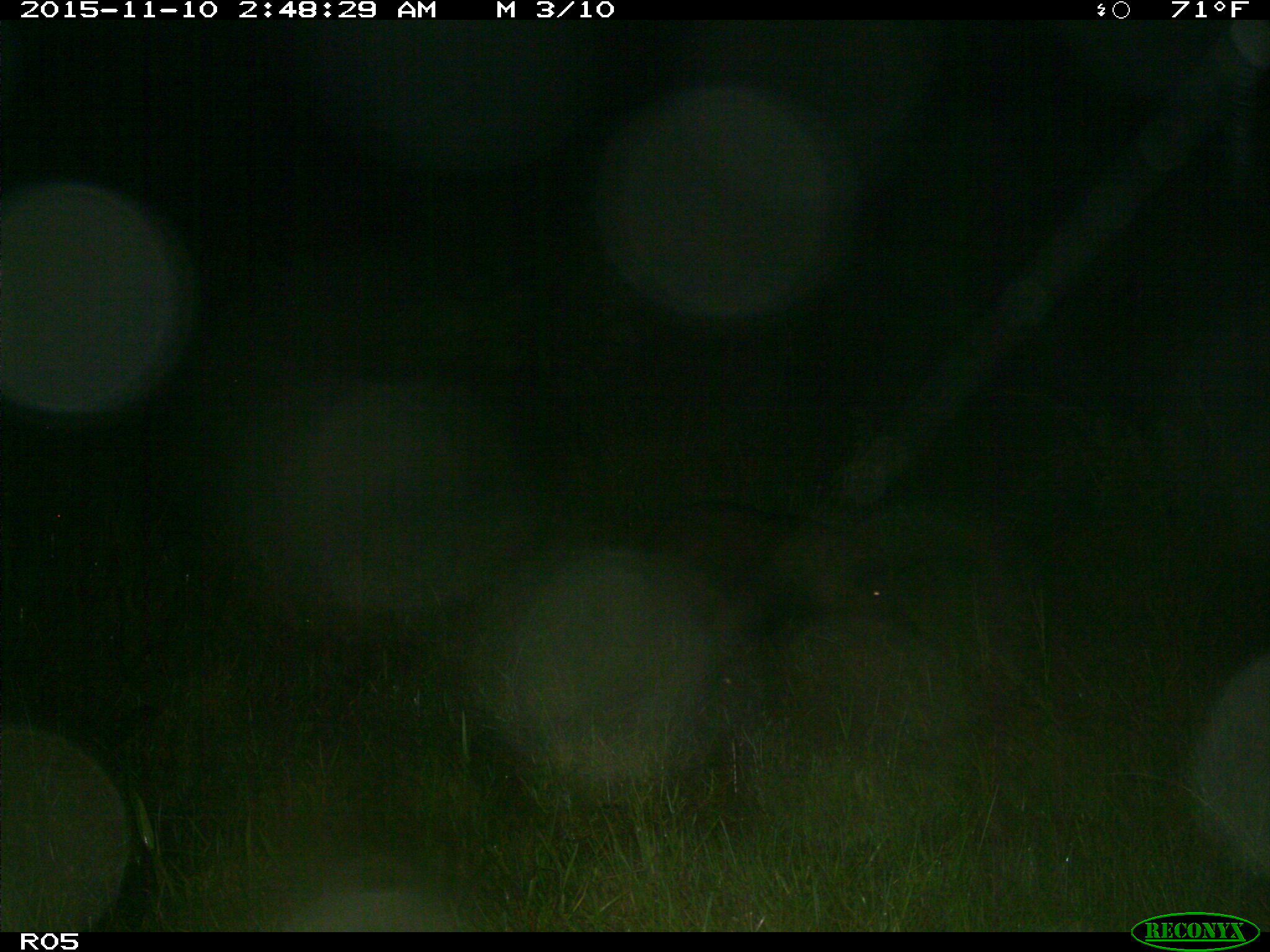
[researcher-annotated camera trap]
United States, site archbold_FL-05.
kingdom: Animalia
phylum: Chordata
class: Mammalia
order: Artiodactyla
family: Suidae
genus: Sus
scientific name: Sus scrofa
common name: wild boar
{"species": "Sus scrofa (wild boar)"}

____

Brief: The response should be the lines from the one containing "class: Mammalia" through the last line of the data, set down exactly and with no other line.

Result for this exercise:
class: Mammalia
order: Artiodactyla
family: Suidae
genus: Sus
scientific name: Sus scrofa
common name: wild boar
{"species": "Sus scrofa (wild boar)"}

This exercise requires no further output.